**İstenen iş**
Ceteris paribus konulu yazıya göre kamu kesimi harcamalarını azaltırsa faizler nasıl etkilenir?

Ceteris Paribus Kaldırılınca Ne Olur?

İktisatçılar bir konuyu incelerken basitleştirici bazı varsayımlar kullanır. Bunların en yaygını ‘ceteris paribus’ yani 'diğer şeyler değişmeden kalırsa' varsayımıdır. Diğer şeyler de değiştiğinde analiz tamamen farklı bir hal alır. 

Bir ülkede yatırım kararları (I) birçok değişkenden etkilenir: (1) Gelir ve gelirdeki artış (veya azalış) ya da ekonomik büyüme veya küçülme. Gelir artışı talep artışına, talep artışı üretim artışına o da yatırım artışına yol açar, gelir azalışı ise tam tersini getirir. (2) Enflasyon ve faiz oranları. Enflasyon ve faiz oranları düştüğünde kredi alıp yatırım yapmak karlı hale gelir ve yatırımlar artar, enflasyon ve dolayısıyla faiz oranları yükseldiğinde ise tersi olur. Dolayısıyla yatırım kararları, faiz oranlarından etkilenir. Bu arada harcamalarındaki artış nedeniyle kamu kesimi borçlanmayı artırırsa bu da faizlerin yükselmesine (crowding out etkisi), harcamaları azaltırsa faizlerin düşmesine (crowding in etkisi) yol açar.  (3) Sermaye miktarı. Yatırım yapılması için o yatırıma harcanacak kadar bir sermaye birikiminin var olması ve bu birikimin yatırımcının emrine sunulması gerekir. (4) Risklerin derecesi. Riskler, yatırımcının yatırım yapıp yapmama konusunda göğüslemesi gereken zorluklardır. Risklere örnek olarak savaş hali, tabii afetler, ekonomide hızlı bozulmalar, siyasal kargaşalar sayılabilir. Risklerde artış olursa ve bu nedenle yatırımcı, yatıracağı paranın karşılığını elde edemeyeceğini düşünürse yatırım yapmaktan vazgeçer. (5) Döviz kuru. Eğer yatırımcı yatırımı karşılamak için dış kaynak kullanacaksa o zaman döviz kurundaki değişim etkili olur. Yatırım yaparken aldığı döviz kredisinin o dönemde geçerli kuru ile geri ödeme taksitleri sırasında geleceğini tahmin ettiği düzey arasındaki fark yatırımdan sağlanacak gelirden yüksekse o zaman bu yatırıma girmez. (6) Diğer değişkenler. Bunlar arasında teknoloji, zevkler ve tercihler, teşvikler gibi kalemler sayılabilir. Bunlar da yatırım kararını etkiler

Bu saydıklarımızı fonksiyonel bir ilişki çerçevesinde göstermek istersek yukarıda sıraladığımız değişkenlere ilişkin harfleri kullanarak şöyle bir eşitlik yazabiliriz:

I = f (Y, i, K, R, E, O)

Uzamsal akıl yürütme veri kümesinden satırlar
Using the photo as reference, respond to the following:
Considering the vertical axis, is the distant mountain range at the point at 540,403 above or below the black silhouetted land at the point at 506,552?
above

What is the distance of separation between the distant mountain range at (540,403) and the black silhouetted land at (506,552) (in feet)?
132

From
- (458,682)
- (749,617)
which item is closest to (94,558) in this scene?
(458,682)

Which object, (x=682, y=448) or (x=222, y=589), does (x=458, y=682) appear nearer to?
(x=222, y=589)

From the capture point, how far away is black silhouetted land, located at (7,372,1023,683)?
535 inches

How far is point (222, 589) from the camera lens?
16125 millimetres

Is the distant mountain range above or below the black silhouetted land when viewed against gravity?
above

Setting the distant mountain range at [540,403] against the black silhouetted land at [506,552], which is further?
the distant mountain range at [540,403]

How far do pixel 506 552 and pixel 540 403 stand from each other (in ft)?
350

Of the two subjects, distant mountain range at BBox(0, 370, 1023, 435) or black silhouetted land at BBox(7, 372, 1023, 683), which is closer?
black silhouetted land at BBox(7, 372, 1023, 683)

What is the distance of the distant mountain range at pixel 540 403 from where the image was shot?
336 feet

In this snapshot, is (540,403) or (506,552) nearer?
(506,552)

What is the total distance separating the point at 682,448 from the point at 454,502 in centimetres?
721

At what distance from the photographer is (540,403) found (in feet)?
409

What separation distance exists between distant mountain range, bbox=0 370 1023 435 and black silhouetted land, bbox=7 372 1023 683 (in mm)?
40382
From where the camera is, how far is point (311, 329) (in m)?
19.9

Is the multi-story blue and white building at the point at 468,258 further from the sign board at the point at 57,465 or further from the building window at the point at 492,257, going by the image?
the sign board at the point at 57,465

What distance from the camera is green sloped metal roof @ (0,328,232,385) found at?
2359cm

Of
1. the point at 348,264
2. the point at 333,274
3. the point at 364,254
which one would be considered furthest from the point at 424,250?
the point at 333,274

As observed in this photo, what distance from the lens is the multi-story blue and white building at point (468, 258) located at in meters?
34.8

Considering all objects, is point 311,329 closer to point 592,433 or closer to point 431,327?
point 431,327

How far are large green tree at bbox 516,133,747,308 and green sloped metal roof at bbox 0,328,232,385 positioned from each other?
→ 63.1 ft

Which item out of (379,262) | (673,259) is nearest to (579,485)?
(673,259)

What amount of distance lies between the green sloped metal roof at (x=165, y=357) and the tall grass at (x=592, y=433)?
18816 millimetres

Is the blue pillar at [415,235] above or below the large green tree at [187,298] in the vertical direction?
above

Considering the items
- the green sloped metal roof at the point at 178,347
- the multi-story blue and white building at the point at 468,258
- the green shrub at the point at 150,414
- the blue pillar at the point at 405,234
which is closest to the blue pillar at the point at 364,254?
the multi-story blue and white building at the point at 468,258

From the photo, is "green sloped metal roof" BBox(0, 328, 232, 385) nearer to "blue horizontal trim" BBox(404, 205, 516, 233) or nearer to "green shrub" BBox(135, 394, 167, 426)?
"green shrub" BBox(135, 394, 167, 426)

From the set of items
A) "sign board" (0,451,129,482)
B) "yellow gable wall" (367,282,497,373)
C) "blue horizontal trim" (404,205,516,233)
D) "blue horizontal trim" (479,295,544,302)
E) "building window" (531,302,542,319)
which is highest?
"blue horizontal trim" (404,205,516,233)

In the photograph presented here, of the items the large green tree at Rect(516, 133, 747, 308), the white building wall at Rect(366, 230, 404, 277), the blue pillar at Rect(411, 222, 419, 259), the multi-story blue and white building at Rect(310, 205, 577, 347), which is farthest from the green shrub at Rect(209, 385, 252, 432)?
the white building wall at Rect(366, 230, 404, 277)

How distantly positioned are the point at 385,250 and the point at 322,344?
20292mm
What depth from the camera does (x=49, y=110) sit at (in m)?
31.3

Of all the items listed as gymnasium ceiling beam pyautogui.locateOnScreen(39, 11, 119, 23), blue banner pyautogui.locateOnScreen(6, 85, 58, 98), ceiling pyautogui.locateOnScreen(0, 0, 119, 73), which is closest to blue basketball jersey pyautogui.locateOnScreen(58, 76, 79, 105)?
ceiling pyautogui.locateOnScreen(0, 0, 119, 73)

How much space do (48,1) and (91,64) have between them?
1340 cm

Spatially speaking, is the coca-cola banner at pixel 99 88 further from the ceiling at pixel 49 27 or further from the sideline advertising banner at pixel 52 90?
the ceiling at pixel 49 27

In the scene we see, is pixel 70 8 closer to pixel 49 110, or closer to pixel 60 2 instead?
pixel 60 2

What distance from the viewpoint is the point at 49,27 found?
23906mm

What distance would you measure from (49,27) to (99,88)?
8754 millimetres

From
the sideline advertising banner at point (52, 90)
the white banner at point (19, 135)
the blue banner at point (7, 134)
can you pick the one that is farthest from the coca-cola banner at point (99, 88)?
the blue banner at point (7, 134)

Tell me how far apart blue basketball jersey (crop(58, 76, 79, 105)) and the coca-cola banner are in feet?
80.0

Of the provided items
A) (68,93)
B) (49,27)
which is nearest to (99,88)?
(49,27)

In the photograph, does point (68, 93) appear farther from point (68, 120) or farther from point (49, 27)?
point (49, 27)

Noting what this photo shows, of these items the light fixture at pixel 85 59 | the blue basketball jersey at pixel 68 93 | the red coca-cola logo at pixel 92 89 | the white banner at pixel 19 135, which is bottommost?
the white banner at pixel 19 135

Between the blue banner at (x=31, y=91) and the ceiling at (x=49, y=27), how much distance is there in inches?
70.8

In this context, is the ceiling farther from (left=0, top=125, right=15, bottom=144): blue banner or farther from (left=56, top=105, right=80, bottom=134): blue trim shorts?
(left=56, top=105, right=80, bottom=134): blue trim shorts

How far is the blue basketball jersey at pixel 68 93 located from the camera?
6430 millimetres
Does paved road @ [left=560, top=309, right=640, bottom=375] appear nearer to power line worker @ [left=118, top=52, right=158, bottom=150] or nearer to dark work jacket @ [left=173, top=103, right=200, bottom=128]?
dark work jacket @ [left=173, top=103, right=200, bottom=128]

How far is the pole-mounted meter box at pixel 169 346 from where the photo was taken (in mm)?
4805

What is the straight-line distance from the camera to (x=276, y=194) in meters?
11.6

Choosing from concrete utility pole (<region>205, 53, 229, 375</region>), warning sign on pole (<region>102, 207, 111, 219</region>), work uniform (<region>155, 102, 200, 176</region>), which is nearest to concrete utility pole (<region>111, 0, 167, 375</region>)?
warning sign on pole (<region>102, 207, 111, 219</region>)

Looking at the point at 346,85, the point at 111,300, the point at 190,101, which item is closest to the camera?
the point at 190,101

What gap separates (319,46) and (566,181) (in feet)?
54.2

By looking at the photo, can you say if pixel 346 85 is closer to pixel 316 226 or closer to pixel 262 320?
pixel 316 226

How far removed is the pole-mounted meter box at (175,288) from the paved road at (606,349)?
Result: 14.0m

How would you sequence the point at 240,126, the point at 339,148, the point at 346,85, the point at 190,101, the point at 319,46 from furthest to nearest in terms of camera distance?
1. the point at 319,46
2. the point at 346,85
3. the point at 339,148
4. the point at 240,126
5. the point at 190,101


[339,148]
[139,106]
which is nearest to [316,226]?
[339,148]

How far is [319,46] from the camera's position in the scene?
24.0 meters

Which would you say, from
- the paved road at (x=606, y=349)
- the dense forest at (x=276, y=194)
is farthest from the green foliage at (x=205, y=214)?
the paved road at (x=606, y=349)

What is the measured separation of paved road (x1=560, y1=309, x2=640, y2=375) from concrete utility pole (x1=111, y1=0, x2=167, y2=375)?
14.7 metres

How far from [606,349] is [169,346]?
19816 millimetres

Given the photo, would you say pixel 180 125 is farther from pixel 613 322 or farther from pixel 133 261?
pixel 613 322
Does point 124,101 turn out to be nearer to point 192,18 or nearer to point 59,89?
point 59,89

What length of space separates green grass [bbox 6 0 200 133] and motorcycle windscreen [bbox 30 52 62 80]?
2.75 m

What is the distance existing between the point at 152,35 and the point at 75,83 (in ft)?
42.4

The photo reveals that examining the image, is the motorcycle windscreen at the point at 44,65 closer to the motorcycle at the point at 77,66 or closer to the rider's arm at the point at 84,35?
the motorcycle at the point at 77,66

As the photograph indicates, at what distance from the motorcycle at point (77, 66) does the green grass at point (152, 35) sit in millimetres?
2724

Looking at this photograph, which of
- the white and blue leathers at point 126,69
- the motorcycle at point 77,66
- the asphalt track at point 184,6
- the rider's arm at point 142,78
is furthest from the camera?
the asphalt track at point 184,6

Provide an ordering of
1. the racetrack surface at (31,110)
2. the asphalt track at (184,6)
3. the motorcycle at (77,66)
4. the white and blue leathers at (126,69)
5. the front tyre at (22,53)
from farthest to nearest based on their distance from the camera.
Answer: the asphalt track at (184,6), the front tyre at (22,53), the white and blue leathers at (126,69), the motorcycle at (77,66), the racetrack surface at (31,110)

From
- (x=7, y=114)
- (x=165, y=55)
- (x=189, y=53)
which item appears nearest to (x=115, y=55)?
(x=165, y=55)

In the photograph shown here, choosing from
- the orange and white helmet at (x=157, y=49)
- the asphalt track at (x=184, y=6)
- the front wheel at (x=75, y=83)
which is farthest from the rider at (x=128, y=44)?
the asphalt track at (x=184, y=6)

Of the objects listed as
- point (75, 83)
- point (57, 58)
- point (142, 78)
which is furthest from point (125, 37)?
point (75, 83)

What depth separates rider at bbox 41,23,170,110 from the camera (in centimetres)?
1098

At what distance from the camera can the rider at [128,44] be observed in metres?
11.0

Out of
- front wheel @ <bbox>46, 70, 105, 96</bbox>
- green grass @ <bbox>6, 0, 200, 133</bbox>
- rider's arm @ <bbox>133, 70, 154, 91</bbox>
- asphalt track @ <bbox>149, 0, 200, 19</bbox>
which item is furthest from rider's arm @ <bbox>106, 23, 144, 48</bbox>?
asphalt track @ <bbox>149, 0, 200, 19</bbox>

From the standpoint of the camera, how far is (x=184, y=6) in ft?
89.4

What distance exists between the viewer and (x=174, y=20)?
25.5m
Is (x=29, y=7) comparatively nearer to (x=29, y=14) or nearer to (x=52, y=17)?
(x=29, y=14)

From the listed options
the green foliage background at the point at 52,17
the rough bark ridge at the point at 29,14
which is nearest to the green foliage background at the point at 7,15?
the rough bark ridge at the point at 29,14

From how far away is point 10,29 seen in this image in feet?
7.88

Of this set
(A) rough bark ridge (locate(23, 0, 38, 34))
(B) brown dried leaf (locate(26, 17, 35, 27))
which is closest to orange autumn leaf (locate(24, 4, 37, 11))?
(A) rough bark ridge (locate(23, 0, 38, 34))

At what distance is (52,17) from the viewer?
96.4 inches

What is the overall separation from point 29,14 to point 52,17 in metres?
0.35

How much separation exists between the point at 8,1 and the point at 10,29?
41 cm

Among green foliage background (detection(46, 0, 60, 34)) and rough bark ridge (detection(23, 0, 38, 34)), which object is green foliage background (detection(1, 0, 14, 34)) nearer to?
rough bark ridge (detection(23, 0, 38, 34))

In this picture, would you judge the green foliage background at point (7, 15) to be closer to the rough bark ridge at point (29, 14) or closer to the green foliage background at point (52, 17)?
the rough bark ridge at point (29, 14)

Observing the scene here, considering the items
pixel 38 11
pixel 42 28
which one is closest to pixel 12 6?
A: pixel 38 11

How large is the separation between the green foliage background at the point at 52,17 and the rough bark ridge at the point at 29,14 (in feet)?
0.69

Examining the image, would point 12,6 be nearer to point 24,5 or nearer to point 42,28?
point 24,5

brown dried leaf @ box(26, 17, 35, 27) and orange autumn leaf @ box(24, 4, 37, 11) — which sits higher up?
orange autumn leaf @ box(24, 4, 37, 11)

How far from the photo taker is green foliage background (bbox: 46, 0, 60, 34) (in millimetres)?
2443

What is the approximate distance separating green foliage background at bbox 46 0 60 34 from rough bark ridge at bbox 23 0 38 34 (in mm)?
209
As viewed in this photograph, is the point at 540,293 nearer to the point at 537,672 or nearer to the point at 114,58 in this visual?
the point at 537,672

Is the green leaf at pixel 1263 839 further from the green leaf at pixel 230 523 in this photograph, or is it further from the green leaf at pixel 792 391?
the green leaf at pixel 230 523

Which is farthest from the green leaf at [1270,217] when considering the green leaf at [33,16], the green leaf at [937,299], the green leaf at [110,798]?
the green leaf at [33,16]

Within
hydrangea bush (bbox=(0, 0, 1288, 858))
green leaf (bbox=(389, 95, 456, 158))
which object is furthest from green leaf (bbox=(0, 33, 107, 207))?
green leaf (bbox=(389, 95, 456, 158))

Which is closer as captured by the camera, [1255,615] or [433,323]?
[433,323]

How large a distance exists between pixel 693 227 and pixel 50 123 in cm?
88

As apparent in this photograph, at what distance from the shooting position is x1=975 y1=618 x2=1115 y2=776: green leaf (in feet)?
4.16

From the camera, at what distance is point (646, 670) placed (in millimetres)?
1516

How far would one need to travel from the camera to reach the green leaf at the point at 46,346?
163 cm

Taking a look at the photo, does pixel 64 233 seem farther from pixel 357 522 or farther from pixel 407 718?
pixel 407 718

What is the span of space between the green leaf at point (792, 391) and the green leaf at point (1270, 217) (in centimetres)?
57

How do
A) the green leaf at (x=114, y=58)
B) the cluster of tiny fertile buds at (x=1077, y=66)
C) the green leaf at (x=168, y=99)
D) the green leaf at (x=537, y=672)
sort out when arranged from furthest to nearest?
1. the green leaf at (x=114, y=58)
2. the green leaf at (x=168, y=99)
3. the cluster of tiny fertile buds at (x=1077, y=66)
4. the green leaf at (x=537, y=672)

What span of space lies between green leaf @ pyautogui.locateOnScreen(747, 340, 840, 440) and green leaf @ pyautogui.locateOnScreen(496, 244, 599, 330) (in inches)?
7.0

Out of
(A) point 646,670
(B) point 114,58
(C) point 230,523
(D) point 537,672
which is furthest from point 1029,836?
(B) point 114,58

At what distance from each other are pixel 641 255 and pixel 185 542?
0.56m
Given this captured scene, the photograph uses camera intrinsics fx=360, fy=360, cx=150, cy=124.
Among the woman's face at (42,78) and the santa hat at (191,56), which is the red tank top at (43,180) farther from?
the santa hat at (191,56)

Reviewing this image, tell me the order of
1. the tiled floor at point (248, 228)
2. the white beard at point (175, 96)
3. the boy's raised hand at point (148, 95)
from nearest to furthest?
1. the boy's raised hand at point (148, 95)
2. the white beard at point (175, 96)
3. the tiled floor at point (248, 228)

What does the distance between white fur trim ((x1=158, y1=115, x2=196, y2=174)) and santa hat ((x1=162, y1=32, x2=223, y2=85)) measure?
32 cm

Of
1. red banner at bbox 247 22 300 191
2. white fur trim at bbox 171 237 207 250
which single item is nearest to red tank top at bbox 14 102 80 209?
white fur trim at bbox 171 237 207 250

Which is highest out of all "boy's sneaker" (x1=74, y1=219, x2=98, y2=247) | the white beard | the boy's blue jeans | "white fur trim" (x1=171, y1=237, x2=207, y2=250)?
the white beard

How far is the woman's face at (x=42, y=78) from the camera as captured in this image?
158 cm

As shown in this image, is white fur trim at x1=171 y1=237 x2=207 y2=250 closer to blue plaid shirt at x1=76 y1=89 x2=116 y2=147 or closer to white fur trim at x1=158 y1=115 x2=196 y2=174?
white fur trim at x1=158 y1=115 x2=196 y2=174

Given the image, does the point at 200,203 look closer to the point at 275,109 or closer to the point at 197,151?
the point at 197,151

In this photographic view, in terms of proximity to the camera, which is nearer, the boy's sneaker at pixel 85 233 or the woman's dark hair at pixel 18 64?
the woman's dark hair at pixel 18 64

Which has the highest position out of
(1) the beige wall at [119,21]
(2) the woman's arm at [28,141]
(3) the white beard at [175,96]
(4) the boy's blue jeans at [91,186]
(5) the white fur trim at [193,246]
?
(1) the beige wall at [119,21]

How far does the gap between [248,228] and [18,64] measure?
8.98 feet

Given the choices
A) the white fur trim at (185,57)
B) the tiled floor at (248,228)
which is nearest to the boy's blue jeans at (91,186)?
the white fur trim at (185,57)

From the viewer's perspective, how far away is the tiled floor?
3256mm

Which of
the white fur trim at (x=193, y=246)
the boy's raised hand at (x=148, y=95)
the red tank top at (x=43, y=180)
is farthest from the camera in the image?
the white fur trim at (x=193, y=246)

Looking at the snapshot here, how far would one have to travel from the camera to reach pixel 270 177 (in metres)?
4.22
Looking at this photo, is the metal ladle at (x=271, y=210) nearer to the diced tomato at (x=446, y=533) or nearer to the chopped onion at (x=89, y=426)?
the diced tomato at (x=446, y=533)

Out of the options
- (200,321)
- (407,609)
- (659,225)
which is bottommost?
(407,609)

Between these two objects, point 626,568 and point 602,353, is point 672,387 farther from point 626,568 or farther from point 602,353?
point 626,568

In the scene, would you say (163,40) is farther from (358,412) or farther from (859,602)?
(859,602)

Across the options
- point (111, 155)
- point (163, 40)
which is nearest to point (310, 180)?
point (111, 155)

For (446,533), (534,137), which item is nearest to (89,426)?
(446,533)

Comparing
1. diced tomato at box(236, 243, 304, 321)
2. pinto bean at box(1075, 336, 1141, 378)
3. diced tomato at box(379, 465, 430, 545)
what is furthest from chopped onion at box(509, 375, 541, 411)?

**Sonuç aşağıda**
Faizler düşer; buna crowding in etkisi denir.